There are many ways to protect the valuable data on which your company's fundamental processes are based. Probably the most important measure you can take to prevent a relevant data loss is a backup. Because no matter how sophisticated cyber criminals are, if you have backed up your data properly, you can always restore it – in almost every case! We explain the criteria you need to fulfil to ensure that your backup is really secure.

Data security tips for backups: Represented by a glowing light bulb

Data backup according to the protection goals of information security

To ensure that data, in other words information, is really secure, you should fulfil the so-called "protection goals of information security".

Important information must be protected because it is a particularly valuable resource for companies. In order to fulfil this need for protection, companies should be guided by the so-called protection goals of information security.

What are the protection goals of information security?

The protection goals of information security are, so to speak, principles that are used to protect the company's data from misuse, loss or damage in order to protect the company itself. The most important protection goals of information security are confidentiality, integrity and availability.

The first protection goal of information security: confidentiality

As the name of this protection objective describes, confidential data should only be made accessible to persons who need the data for their work and to whom you can entrust it.

Persons other than authorised, entitled persons must not have access to your business-critical data, sensitive data or customer data.

You can achieve this by encrypting the data or using access controls.

Second protection goal of information security: integrity

This protection objective refers to ensuring that data remains correct and unchanged – in other words, that it is also protected against modification or damage by unauthorised persons. This goal can also be achieved through access controls, encryption and data backups.

Third protection goal of information security: availability

Of course, your company's data only fulfils its purpose if it is available – in other words, if it is made accessible to authorised persons. To ensure availability, data and systems must be protected against failure and loss – for example due to environmental influences or cybercrime. This can be achieved through redundant systems, emergency plans and protection against cyberattacks.

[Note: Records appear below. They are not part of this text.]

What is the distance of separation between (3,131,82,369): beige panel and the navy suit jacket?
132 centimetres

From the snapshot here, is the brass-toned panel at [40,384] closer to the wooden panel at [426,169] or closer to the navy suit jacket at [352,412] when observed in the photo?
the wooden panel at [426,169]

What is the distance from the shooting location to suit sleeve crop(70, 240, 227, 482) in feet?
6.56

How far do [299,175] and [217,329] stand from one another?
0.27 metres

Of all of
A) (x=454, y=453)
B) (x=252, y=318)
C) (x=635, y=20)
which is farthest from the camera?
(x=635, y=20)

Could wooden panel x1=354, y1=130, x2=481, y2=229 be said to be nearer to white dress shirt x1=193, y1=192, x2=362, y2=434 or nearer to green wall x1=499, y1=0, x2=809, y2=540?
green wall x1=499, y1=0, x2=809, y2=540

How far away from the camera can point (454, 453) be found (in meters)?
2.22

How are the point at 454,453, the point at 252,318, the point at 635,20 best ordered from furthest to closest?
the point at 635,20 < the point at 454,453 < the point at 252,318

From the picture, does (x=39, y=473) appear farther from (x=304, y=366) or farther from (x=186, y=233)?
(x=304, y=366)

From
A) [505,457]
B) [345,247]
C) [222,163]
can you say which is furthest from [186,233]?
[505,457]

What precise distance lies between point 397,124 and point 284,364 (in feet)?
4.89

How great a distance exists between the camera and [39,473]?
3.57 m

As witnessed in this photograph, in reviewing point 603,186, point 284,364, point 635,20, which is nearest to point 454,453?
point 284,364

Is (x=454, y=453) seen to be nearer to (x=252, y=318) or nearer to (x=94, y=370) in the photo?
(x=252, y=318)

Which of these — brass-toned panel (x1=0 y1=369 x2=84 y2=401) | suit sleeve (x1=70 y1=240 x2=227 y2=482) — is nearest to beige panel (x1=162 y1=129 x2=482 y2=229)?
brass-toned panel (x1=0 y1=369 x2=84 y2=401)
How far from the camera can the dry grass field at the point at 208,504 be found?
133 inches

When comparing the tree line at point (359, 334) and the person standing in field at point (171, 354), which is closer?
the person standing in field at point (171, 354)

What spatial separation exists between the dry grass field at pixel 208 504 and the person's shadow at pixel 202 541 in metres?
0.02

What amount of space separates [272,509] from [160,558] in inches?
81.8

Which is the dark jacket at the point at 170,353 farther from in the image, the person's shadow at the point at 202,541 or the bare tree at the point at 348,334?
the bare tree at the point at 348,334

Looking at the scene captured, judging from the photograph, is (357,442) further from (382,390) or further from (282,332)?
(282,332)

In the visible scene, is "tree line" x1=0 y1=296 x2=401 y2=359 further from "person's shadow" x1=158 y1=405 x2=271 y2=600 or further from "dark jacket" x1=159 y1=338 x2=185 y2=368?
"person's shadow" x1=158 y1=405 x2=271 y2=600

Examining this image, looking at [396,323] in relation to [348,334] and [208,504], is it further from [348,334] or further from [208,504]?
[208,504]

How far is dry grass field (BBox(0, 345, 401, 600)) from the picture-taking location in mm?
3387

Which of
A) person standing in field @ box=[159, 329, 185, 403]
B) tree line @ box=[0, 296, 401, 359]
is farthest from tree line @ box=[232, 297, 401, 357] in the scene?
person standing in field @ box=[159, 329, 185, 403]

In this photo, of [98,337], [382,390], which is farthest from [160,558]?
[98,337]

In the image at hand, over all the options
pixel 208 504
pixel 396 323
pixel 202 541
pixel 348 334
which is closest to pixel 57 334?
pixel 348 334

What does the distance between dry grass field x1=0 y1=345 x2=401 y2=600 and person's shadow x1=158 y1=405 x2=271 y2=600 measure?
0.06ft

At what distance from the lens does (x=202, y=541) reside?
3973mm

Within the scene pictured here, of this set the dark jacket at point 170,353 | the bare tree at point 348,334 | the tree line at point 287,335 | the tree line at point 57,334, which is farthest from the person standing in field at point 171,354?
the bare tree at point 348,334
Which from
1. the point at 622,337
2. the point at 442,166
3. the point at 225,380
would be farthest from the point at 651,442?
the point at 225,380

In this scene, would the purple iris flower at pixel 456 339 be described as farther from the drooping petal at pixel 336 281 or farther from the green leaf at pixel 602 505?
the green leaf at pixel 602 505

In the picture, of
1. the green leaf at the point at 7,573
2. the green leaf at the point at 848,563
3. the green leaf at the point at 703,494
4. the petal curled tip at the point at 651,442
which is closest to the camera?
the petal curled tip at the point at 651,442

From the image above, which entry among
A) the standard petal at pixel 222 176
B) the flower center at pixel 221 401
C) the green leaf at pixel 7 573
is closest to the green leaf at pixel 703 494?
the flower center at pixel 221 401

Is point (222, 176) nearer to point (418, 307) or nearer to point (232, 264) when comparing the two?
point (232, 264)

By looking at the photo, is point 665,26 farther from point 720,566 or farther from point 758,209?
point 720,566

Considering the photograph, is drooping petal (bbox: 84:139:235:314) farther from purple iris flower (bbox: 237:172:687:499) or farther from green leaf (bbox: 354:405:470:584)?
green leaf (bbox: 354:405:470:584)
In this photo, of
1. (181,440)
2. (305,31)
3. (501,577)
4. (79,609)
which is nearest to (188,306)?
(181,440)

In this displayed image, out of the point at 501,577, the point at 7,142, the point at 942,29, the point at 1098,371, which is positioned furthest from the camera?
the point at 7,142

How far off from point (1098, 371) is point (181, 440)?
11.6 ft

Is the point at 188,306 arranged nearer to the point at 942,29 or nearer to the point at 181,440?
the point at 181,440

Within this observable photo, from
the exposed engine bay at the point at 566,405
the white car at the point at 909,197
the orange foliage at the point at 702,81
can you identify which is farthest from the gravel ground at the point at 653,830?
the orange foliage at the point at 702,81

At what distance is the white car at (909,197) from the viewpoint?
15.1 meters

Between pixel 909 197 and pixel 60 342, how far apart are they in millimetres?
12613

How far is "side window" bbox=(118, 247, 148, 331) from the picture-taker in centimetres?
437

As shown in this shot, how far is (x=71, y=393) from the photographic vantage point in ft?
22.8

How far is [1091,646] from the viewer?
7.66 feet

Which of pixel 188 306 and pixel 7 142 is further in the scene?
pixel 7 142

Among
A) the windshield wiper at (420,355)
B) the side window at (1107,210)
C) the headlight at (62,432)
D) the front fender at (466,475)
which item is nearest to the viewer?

If these protection goals are met, this not only serves to ensure business continuity, but also promotes the trust of customers and other involved parties. Negative legal consequences can also be prevented as a result.

Backup security: How to make your data backup secure

To ensure that your backup – the security measure among security measures – fulfils these objectives and at the same time pays off, it should meet various security criteria. Here is a selection of the most important points that you should definitely check before you sit back and relax when it comes to backups.

  • 1
    Backup data should be stored redundantly – ideally at several geographically distributed locations to avoid failures due to disasters or hardware failures.
  • 2
    Implementing different backup methods such as full, differential and incremental backups can increase the efficiency of your data backup and improve recovery time. It is important to consider the specific requirements of your organisation.
  • 3
    The integration of your backup systems into a secure network reduces the risk of cyberattacks and data leaks, which protects the integrity of your business data and the reputation of your company.
  • 4
    Awell thought-out backup plan that defines the frequency of backups, retention periods and recovery goals is essential. The individual requirements of your company must also be taken into account here.
  • 5
    The backup processes should be largely automated to minimise human errors and ensure that backups are actually created successfully on a regular basis.
  • 6
    The successful execution of your backups must be checked regularly. It is no good if you trust your backup – but it is not created at the desired intervals.
  • 7
    There should be a clear disaster recovery plan in place that is regularly tested to ensure that data can be recovered quickly in the event of an emergency. This is critical to maintaining your business continuity.
  • 8
    The backup system should comply with applicable legal requirements and industry-specific regulations, such as the General Data Protection Regulation (GDPR).
  • 9
    The physical security of backup storage locations is just as important as the security of the data itself. This includes protection against theft, fire, water and other potential dangers. Backup storage locations should therefore be secure and protected against unauthorised access.
  • 10
    Regularly updating your backup systems minimises the risk of security vulnerabilities and increases resistance to cyber attacks, which improves the reliability of your data recovery.
  • 11
    By restricting access to backup data to authorised users, you minimise the risk of data misuse or unauthorised access, thereby maintaining the integrity of your business data.
  • 12
    Employees should be regularly trained and made aware of the best security practices when handling backup data. This can help to reduce human errors and increase the security of backup systems.